Starting with the line where "Altar des Heiligen" appears, print every line through the end of the entries below exactly as it stands, and leave out the pictures.

Data extracted from a collection:
+++

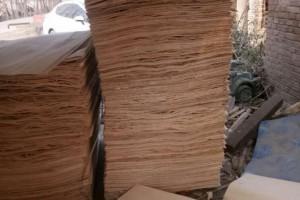 杨木板皮生产厂家批发价格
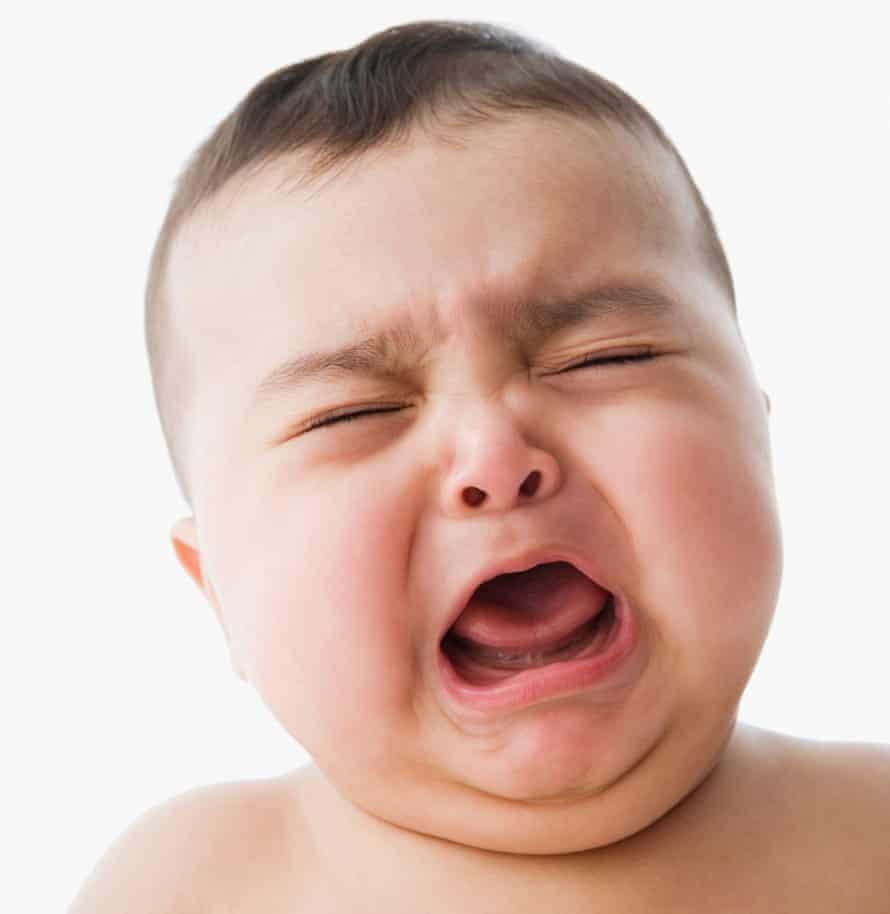 Foto de estudio de bebé llorando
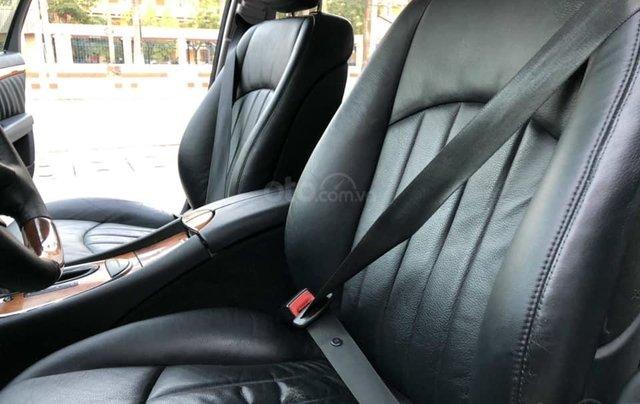 Bán xe Mercedes-Benz E280 SX 2008, màu đen4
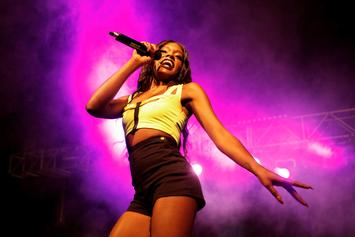 "Azealia Banks On ""Black Media"" Haters: ""Just Help Me"""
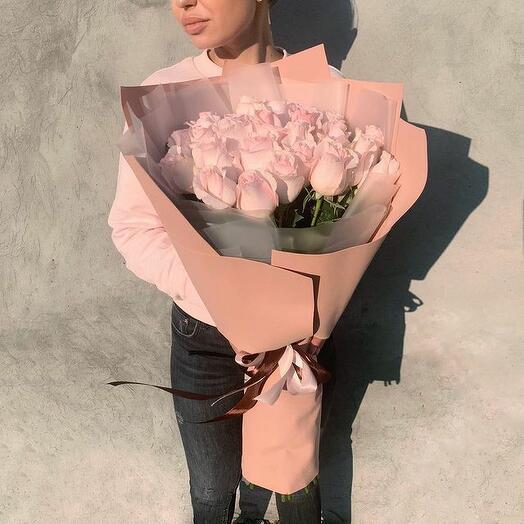 Букет из 21 роза в нежных оттенках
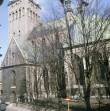Oleviste kirik 1990. aastatel. Foto: Viktor Salmre, Eesti Rahva Muuseum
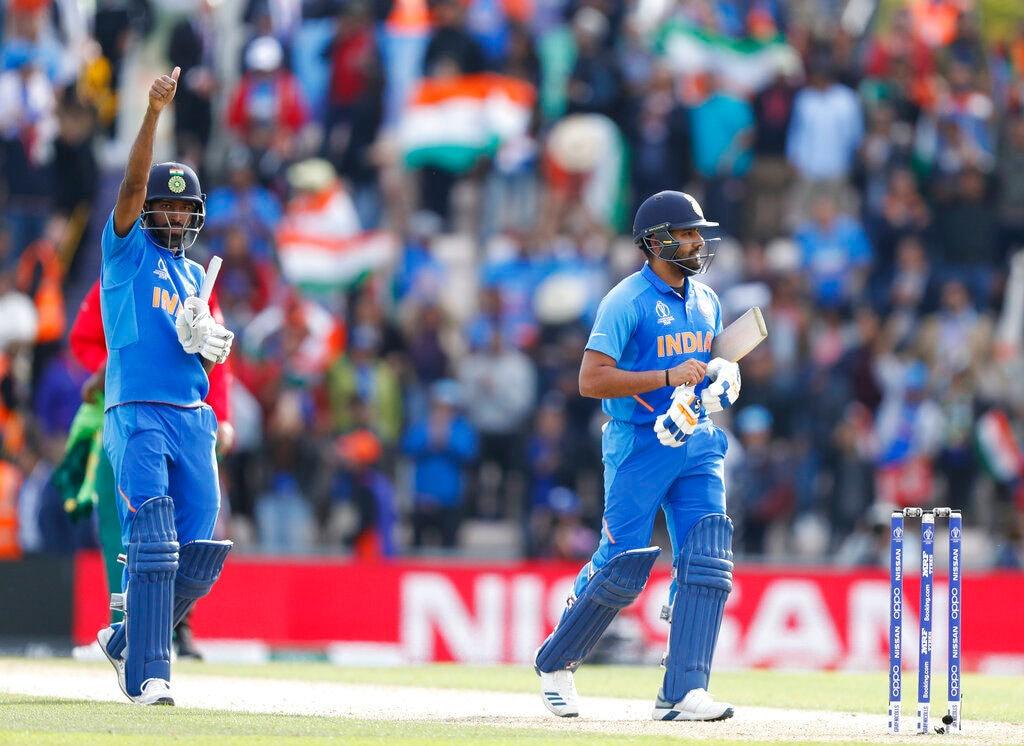 भारत ने दक्षिण अफ्रीका को 6 विकेट से हराकर आईसीसी क्रिकेट वर्ल्ड कप 2019 में जीत से शुरुआत की है. टीम इंडिया ने गेंदबाजों और रोहित शर्मा के जबरदस्त खेल के बूते दक्षिण अफ्रीका को हराया. युजवेंद्र चहल(4 विकेट) और जसप्रीत बुमराह(2 विकेट) की जबरदस्त गेंदबाजी के आगे दक्षिण अफ्रीका के बल्लेबाज बड़ा स्कोर नहीं बना पाए. यह तो भला हो क्रिस मौरिस(42) और कागिसो रबाडा(31) का जिनकी पारियों के बूते दक्षिण अफ्रीका ने 227 रन का लड़ने लायक स्कोर बनाया. रोहित शर्मा ने नाबाद 112 रन की पारी खेली और टीम को 47.3 ओवर में लक्ष्य तक पहुंचा दिया. आइए जानते हैं कौन रहे भारत की जीत के नायक:(AP Photo)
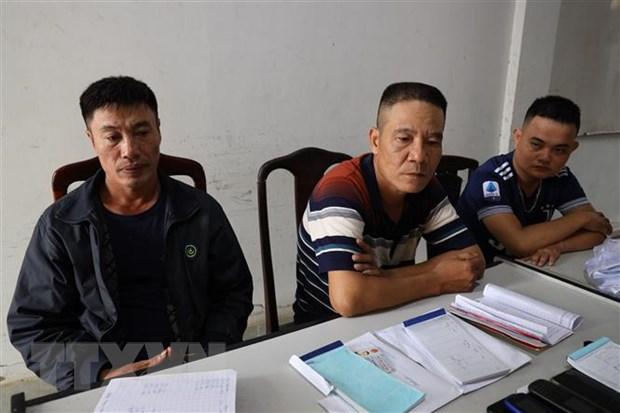 Các đối tượng (từ trái qua): Hoàng Văn Phi, Đào Văn Hùng, Nguyễn Ngọc Lâm tại cơ quan điều tra. (Ảnh: Thanh Tân/TTXVN)
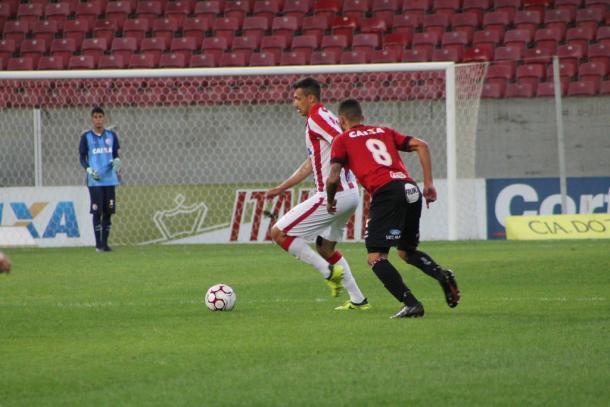 Última partida de Bruno pelo Timbu foi na vitória sobre o Brasil de Pelotas na Arena (Foto: Léo Lemos/Náutico)
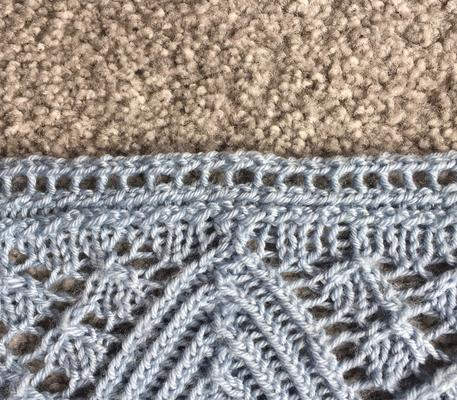 Narrow ribbed edging with eyelets swatch photo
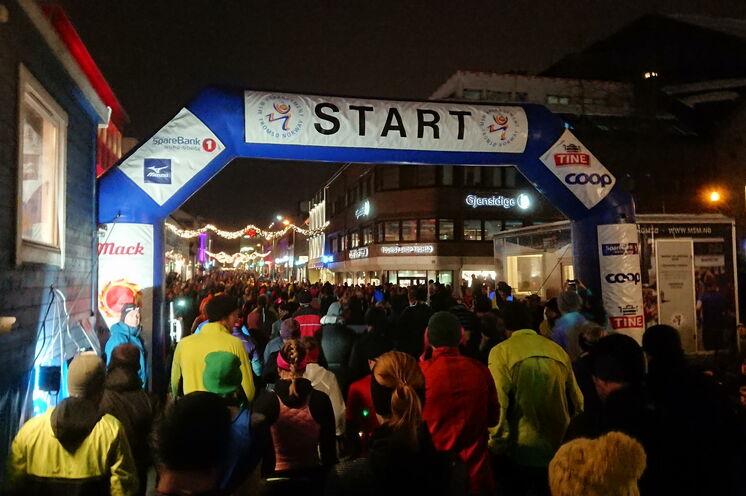 Start des Polar Night-Halbmarathon um 15 Uhr in Tromsø (ja, 15 Uhr ist es schon wieder dunkel). Mit etwas Glück sieht man Polarlichter, sobald man aus der kleinen Stadt raus läuft. (Bild aus dem Jahr 2019)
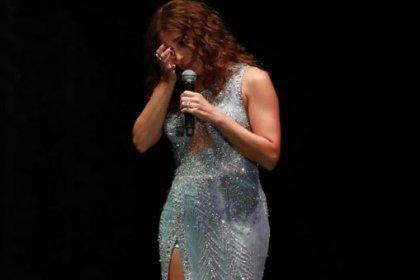 Funda Arar konserde gözyaşlarını tutamadı: 'Bu şarkıda aklıma şiddet gören kadınlar geliyor'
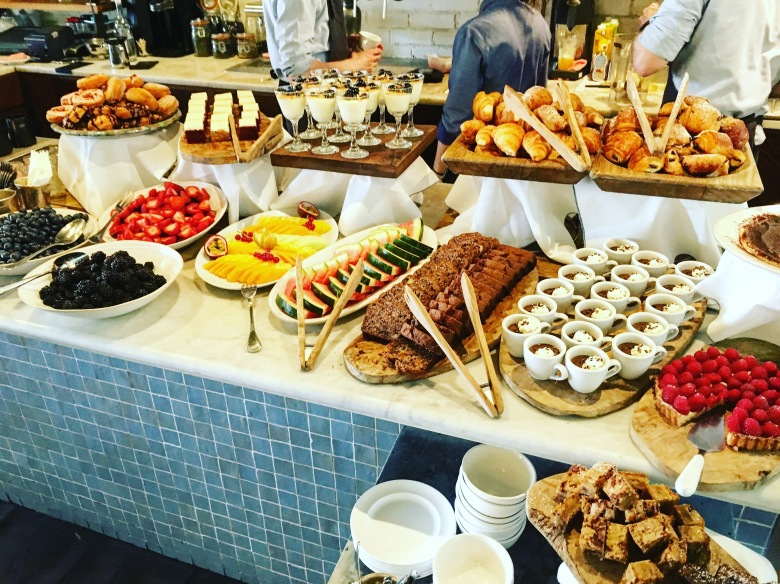 hoxton-sunday-brunch-desserts-buffet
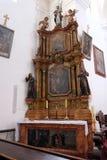 Altar des Heiligen Franziskus von Assisi in der Kirche von St Leonard von Noblac in Kotari, Kroatien Stockfotografie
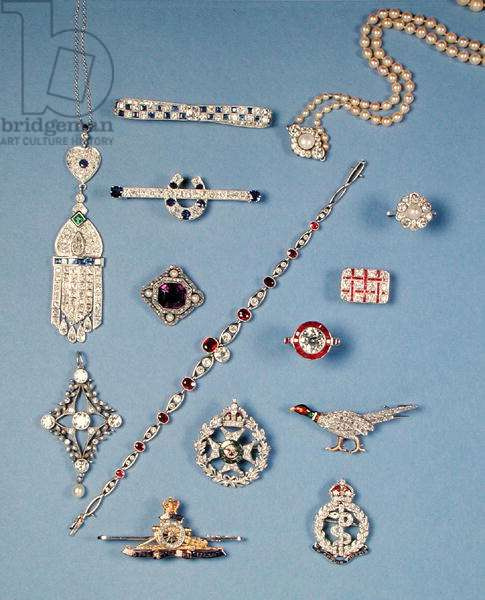 A selection of jewellery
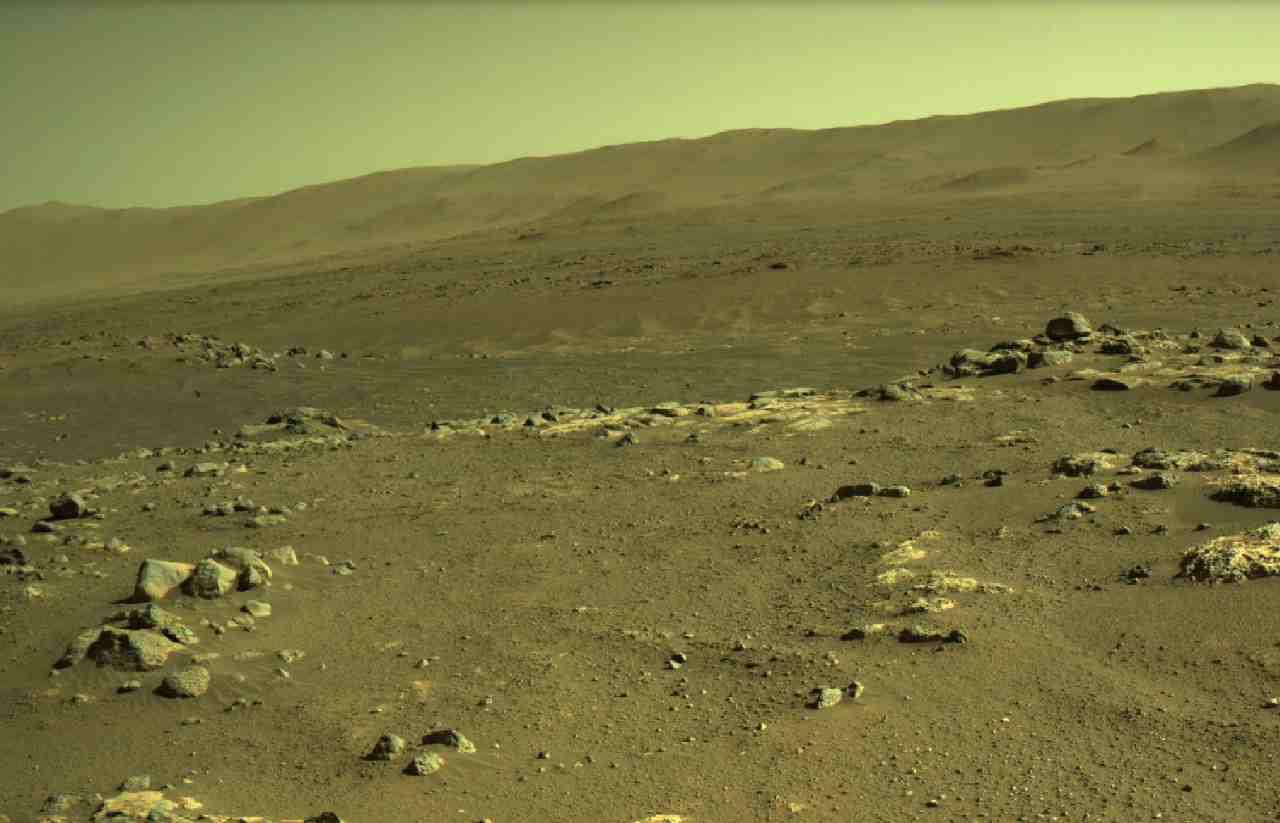 Le foto spettacolari scattate su Marte dal drone Ingenuity (Nasa)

+++

→ RESPONSE TO THIS EXERCISE:
 Altar des Heiligen Franziskus von Assisi in der Kirche von St Leonard von Noblac in Kotari, Kroatien Stockfotografie
 A selection of jewellery
 Le foto spettacolari scattate su Marte dal drone Ingenuity (Nasa)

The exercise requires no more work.